问题
Let us say I want to run the linear regression model on the mtcars dataset several times on different samples. The idea is, for each iteration in a for loop, to store the results of the predict() method every time the linear regression is run for a different sample. The small example follows for one run:
## Perform model once on a Sample and use model on full dataset:
Sample_Size <- 10
Sample <- mtcars[sample(nrow(mtcars), Sample_Size), ]
Model <- lm(formula = mpg ~ wt, data = Sample)
Predictions <- predict(Model,newdata=mtcars)

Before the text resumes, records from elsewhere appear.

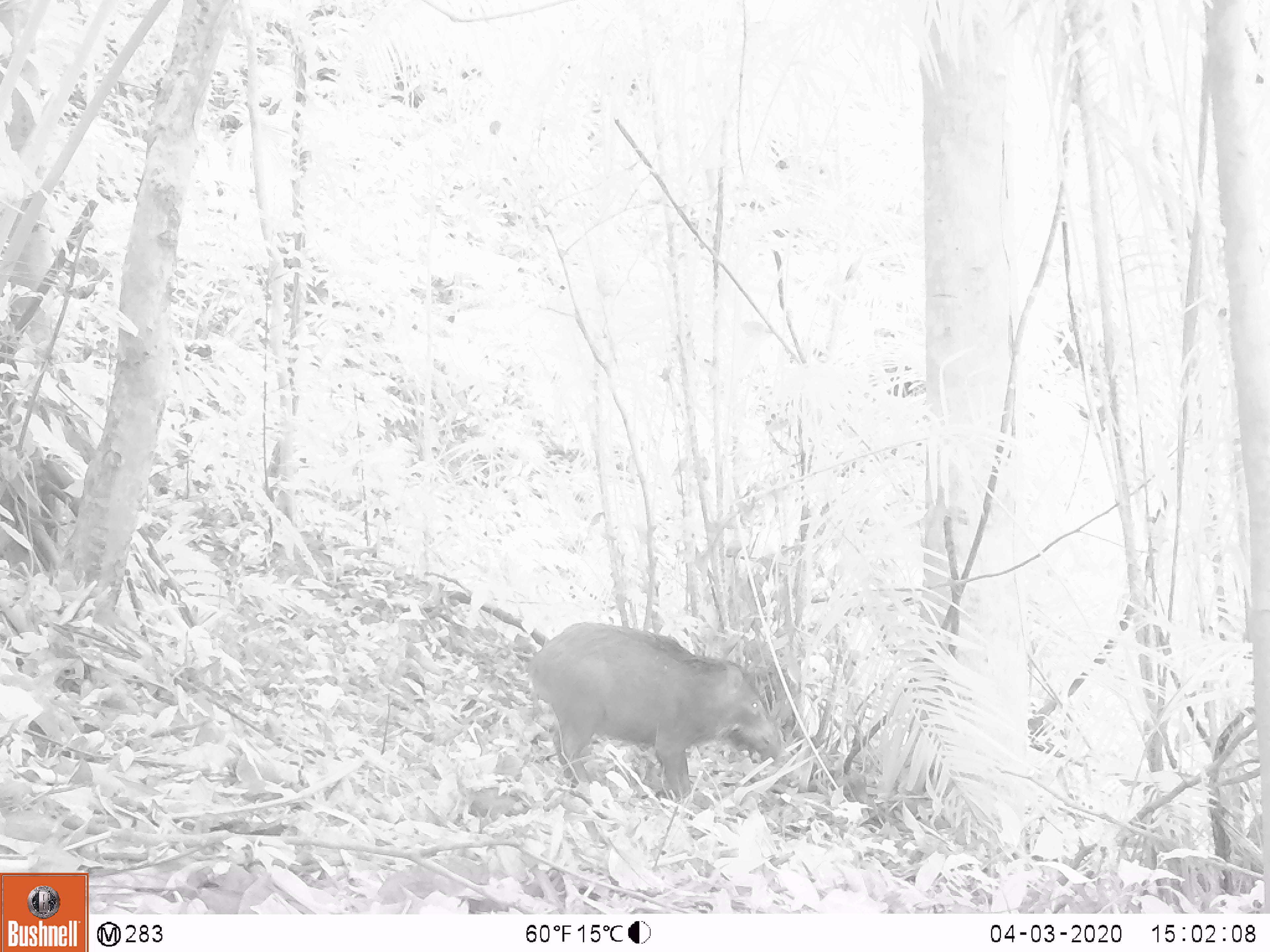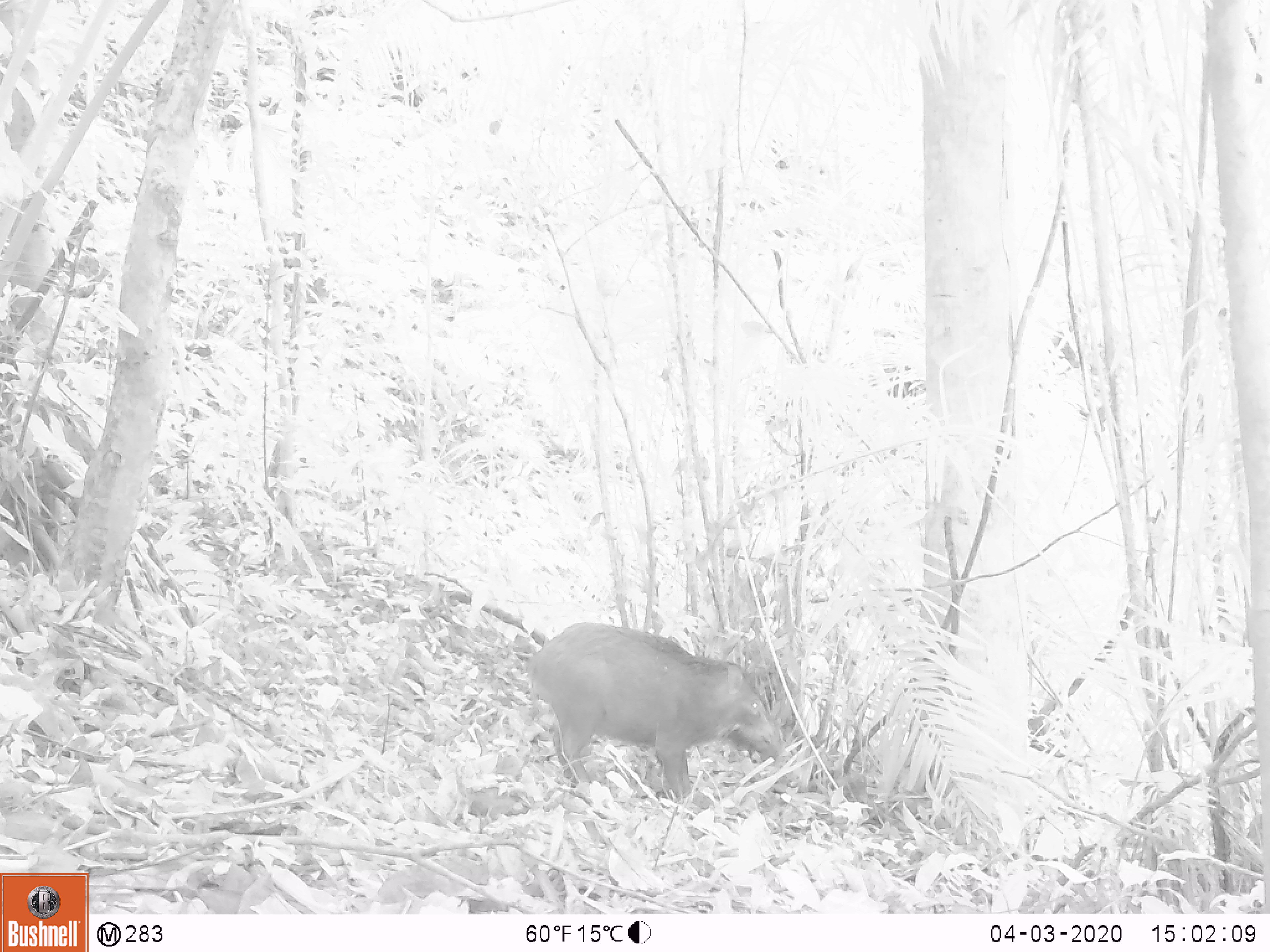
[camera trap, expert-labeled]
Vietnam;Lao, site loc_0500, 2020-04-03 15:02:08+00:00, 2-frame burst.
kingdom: Animalia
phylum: Chordata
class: Mammalia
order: Artiodactyla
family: Suidae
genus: Sus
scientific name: Sus scrofa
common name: eurasian wild pig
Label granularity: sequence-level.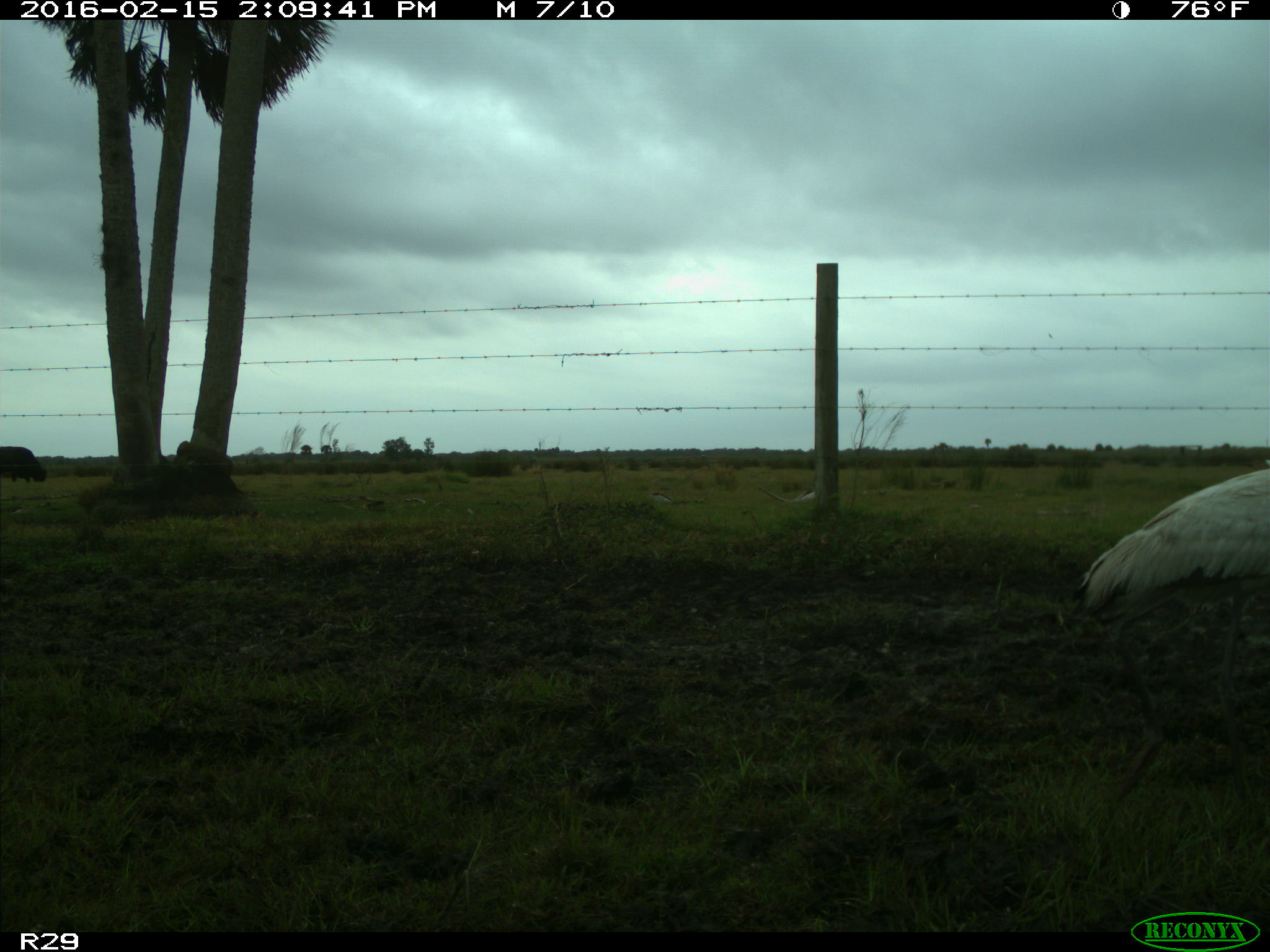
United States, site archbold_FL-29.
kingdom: Animalia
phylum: Chordata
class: Mammalia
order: Artiodactyla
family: Bovidae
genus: Bos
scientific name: Bos taurus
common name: domestic cow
Bos taurus (domestic cow).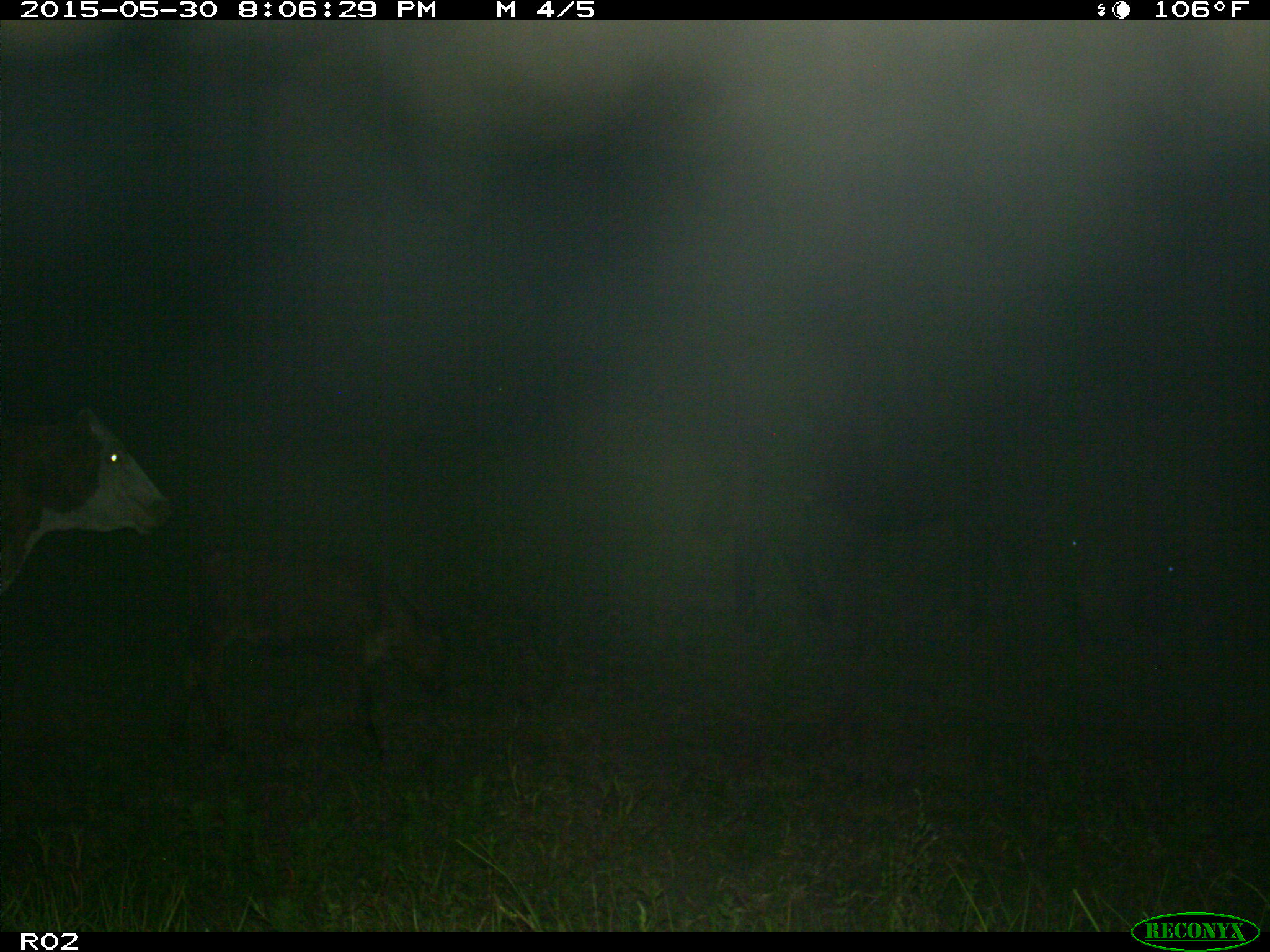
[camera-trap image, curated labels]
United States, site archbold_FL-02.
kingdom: Animalia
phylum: Chordata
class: Mammalia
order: Artiodactyla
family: Bovidae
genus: Bos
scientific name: Bos taurus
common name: domestic cow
Bos taurus (domestic cow).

## Gets us a list with predicted wt for each car:
Predictions <- t(Predictions)
This yields
> Predictions
Mazda RX4 Mazda RX4 Wag Datsun 710 Hornet 4 Drive Hornet Sportabout
[1,] 25.80494 23.89161 28.05592 21.34051 19.65228
Valiant Duster 360 Merc 240D Merc 230 Merc 280 Merc 280C Merc 450SE
[1,] 19.50221 18.67685 21.52809 21.82822 19.65228 19.65228 14.92523
Merc 450SL Merc 450SLC Cadillac Fleetwood Lincoln Continental
[1,] 17.47633 17.10117 6.071394 4.765828
.... and so on for other cars
I would like to perform this procedure several times inside a for loop, every time choosing a different sample and getting a correspondent Predictions() list, and store all the Predictions() results by line in a dataframe.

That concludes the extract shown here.